A avó Marta vivia com os meus tios em Beja e de longe em longe, natal, páscoa, verão e outras datas, vinham a Setúbal, a casa da minha avó, onde eu vivia com a minha irmã e os meus primos. Era uma casa cheia. A minha irmã e eu, porque a nossa mãe falecera muito nova, e os meus primos porque os meus outros tios viviam em Lisboa e a minha avó queria os netos com ela. Era mais ou menos assim.

 

Um fim de semana qualquer especial, lá vieram os meus tios de Beja mais os meus primos ainda muito pequenos e lá veio a avó Marta. Aquela casa comportava gente que nunca mais acabava. Havia sempre lugar para mais um. Quando assim era, havia colchões que se punham no chão para a criançada dormir. Depois vinham as refeições e era uma azáfama naquela cozinha que primeiro que nos sentássemos à mesa era complicado.
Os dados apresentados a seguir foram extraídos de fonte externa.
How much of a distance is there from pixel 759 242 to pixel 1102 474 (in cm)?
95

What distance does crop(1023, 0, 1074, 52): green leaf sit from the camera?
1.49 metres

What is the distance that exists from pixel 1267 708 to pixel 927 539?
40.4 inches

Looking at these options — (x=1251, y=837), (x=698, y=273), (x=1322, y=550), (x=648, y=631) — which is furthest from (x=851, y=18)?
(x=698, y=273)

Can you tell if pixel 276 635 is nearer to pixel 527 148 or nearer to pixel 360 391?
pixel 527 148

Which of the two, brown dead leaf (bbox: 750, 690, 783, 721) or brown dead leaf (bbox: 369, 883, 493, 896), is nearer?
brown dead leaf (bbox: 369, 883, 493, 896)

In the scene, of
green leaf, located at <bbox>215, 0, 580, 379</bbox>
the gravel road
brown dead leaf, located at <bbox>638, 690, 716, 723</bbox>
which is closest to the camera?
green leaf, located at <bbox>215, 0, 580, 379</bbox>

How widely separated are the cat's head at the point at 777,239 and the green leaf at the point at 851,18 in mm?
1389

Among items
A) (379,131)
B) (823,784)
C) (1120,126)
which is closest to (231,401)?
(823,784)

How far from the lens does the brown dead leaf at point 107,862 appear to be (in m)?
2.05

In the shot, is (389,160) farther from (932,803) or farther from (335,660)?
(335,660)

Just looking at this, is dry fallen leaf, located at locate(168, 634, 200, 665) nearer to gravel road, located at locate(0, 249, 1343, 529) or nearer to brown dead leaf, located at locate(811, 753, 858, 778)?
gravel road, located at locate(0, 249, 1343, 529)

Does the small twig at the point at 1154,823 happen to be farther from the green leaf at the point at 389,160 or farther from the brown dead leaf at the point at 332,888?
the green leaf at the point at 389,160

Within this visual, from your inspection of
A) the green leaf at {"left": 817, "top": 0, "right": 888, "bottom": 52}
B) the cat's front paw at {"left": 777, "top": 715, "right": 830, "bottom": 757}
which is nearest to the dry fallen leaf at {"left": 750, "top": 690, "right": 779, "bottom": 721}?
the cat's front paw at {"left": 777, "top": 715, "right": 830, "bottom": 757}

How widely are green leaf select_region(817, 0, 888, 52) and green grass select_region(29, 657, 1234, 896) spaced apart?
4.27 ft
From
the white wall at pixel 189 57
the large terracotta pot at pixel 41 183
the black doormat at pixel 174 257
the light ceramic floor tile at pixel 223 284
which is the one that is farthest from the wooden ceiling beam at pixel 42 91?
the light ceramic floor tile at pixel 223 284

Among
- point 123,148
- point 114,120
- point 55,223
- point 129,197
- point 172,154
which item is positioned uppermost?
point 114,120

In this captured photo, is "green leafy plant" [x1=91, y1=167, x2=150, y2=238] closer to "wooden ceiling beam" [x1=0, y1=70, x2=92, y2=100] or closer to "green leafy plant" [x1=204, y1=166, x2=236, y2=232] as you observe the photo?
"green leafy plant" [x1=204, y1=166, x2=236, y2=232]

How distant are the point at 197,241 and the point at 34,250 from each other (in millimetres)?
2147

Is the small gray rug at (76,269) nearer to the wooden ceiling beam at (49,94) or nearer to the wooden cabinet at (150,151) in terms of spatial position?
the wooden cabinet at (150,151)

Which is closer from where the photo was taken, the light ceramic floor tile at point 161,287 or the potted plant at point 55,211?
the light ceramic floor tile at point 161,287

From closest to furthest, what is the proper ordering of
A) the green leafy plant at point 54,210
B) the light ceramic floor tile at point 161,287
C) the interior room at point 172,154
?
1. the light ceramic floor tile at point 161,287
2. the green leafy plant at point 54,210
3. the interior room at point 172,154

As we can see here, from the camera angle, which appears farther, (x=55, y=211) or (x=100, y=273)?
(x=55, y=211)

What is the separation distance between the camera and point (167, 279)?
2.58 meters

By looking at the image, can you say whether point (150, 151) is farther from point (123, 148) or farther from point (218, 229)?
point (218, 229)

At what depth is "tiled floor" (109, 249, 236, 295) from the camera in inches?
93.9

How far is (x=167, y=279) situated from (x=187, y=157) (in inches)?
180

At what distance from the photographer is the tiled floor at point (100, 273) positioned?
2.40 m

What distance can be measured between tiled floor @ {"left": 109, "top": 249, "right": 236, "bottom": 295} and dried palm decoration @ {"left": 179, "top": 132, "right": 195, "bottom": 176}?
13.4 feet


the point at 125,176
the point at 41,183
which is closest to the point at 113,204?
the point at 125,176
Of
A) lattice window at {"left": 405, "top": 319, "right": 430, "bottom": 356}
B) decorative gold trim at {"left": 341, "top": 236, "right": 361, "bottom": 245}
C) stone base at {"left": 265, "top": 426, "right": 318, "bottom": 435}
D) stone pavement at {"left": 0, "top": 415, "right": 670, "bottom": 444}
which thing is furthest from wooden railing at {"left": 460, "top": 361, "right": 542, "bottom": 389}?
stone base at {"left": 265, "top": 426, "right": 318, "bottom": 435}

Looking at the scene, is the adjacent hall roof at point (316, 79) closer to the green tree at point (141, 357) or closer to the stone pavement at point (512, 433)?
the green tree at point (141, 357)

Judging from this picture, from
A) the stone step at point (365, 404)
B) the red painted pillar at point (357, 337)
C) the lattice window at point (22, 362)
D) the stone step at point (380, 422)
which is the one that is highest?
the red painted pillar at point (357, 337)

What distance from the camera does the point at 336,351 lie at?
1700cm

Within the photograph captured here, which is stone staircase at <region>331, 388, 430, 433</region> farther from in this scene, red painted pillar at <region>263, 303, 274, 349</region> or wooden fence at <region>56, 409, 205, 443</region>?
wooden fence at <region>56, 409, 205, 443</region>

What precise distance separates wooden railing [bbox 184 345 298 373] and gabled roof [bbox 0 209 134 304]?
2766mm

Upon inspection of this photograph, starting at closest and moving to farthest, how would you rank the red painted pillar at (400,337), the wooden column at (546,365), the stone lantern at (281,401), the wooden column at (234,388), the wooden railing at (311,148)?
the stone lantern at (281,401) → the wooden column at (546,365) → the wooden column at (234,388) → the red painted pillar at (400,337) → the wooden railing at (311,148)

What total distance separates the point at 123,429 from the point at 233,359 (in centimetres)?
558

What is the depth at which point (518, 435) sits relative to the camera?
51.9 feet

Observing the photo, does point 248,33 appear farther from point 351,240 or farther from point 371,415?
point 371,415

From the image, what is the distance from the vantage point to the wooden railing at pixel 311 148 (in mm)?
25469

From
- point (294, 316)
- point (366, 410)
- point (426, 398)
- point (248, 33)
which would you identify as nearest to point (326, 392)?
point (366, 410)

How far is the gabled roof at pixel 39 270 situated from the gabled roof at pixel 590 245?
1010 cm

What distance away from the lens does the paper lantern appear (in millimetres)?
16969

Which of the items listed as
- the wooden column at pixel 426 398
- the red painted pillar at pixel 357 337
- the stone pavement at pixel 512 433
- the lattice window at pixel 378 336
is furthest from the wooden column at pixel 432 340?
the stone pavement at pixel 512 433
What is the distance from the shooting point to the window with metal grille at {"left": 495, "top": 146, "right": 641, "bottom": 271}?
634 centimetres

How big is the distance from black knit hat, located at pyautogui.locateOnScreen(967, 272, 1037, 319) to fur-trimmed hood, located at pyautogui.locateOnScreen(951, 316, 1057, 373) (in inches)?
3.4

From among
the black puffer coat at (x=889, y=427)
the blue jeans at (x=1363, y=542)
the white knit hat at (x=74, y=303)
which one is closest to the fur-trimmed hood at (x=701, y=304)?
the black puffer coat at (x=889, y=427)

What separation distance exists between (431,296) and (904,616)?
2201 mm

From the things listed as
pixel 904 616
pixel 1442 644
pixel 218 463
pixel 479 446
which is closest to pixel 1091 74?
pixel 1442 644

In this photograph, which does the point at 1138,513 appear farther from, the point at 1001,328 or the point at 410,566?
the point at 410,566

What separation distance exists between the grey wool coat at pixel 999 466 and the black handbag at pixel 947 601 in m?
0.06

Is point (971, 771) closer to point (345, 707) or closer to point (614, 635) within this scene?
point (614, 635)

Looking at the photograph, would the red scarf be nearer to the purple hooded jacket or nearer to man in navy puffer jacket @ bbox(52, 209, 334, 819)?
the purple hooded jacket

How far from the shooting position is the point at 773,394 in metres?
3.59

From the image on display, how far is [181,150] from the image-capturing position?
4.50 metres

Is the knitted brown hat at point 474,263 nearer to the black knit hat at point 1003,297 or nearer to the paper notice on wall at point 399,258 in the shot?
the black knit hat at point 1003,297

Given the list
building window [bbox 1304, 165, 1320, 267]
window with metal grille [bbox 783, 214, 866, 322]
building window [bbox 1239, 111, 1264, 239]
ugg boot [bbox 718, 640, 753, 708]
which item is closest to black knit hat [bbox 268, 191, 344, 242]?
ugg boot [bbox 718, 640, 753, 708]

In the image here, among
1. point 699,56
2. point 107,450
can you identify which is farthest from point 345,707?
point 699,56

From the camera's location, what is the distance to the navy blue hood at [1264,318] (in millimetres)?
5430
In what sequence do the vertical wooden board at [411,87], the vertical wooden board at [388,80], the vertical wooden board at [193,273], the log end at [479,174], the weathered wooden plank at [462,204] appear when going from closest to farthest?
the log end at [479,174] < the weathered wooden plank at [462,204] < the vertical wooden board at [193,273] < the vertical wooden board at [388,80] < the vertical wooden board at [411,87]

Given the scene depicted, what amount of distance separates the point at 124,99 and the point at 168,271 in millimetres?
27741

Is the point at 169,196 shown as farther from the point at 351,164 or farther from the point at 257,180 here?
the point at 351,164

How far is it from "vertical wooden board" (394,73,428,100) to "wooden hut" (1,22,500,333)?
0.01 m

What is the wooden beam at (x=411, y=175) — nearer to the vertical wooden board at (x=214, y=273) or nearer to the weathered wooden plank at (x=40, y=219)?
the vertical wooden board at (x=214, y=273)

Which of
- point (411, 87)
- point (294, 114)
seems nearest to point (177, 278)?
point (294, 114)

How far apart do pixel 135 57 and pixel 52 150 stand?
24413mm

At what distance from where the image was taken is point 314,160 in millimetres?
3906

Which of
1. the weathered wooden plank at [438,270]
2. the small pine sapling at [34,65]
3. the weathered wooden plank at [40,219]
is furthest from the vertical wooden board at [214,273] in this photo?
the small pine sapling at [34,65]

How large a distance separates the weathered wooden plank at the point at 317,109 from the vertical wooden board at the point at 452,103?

E quando a cozinha, enfim, ficava limpa e toda arrumada de uma refeição, era hora de recomeçar tudo de novo.

 

Nesse fim de semana a avó Marta assim que chegou foi directa para a cama porque não se sentia nada bem. A criançada toda junta era uma folia, da qual eu era a mais velha porque, primeira filha, primeira sobrinha e primeira neta, e a primeira também em quem tudo era descarregado, desse por onde desse, apenas porque a minha mãe já não existia e o meu pai estava ausente, só por isso.

 

E assim a avó Marta estava na cama, meio recostada, descansando da longa viagem, enquanto todos iam chegando perto dela com o cuidado de saber se estava melhor, se queria alguma coisa, etc… até que, a páginas tantas, a avó Marta começou a ficar mais agitada e a dizer coisas que aparentemente não faziam muito sentido. A voz dela era grossa e embargada. Ela nem bem falava, mais balbuciava. Parecia que as coisas lhe saíam sem o controlo dela. E começaram a aproximar-se numa tentativa de a acalmar, mas ela continuava naquela espécie de delírio, ao mesmo tempo que parecia querer gesticular. Era estranho. Porque não a mandavam calar de vez e ficar quieta(?), pensava eu. Em vez disso, olhavam-na na expectativa de que ela conseguisse dizer algo que fizesse sentido.

 

Entretanto, a minha irmã um pouco assustada, começou a espreitar, tentando perceber o que se estava a passar. E por ver a minha irmã intrigada com a situação, aproximei-me dela para a tranquilizar. A avó Marta toma consciência da nossa presença e é então que acontece um facto extraordinário, que muda completamente a minha maneira de ver, de lidar e de acreditar naquilo que até então eu achava uma verdadeira fantasia. A avó Marta, com a voz agora bastante mais clara, aponta para todos, dizendo: “eu não quero flores na campa, eu quero que tratem bem as minhas filhas que são as minhas duas únicas flores”.

 

“Eu não quero flores na campa…” isto eu podia reconhecer como linguagem e pensamento muito próprios da minha mãe. Isto era dela. Como ela o tinha dito não sabia. Mas ela tinha captado. E …”eu quero que tratem bem as minhas filhas…”, porque ela sabia melhor do que ninguém, o quanto estávamos a ser ignoradas e postas de lado, o que para uma mãe amorosa era uma dor tamanha. “Que são as minhas duas únicas flores”… isto era linguagem da minha mãe! Além disso, a energia que avó Marta tinha imputado àquelas palavras, tudo junto, era a minha mãe sem tirar nem pôr, disso eu não tinha a menor dúvida. Agora eu estava rendida. Não tinha a menor dúvida dessa coisa a que chamavam mediunidade. Estava rendida e achava aquilo uma coisa verdadeiramente transcendente, sobrenatural.

 

Por um longo momento fizera-se silêncio e avó Marta muito cansada, agora sim, descansava. As flores a que ela se referia, a minha irmã e eu, olhávamos uma para a outra sem saber o que pensar. Todos sem excepção tinham mergulhado no silêncio, pensando sabe-se lá o quê. Esquecido aquele momento, tudo voltou ao normal como se nada tivesse acontecido e sem que nada tivesse sido levado em conta, o que muito me surpreendia.

 

As flores a que a avó Marta se tinha referido continuaram meio ignoradas, sobrevivendo no meio das pedras, até ao dia em que um sol as libertou e as fez brilhar de vez.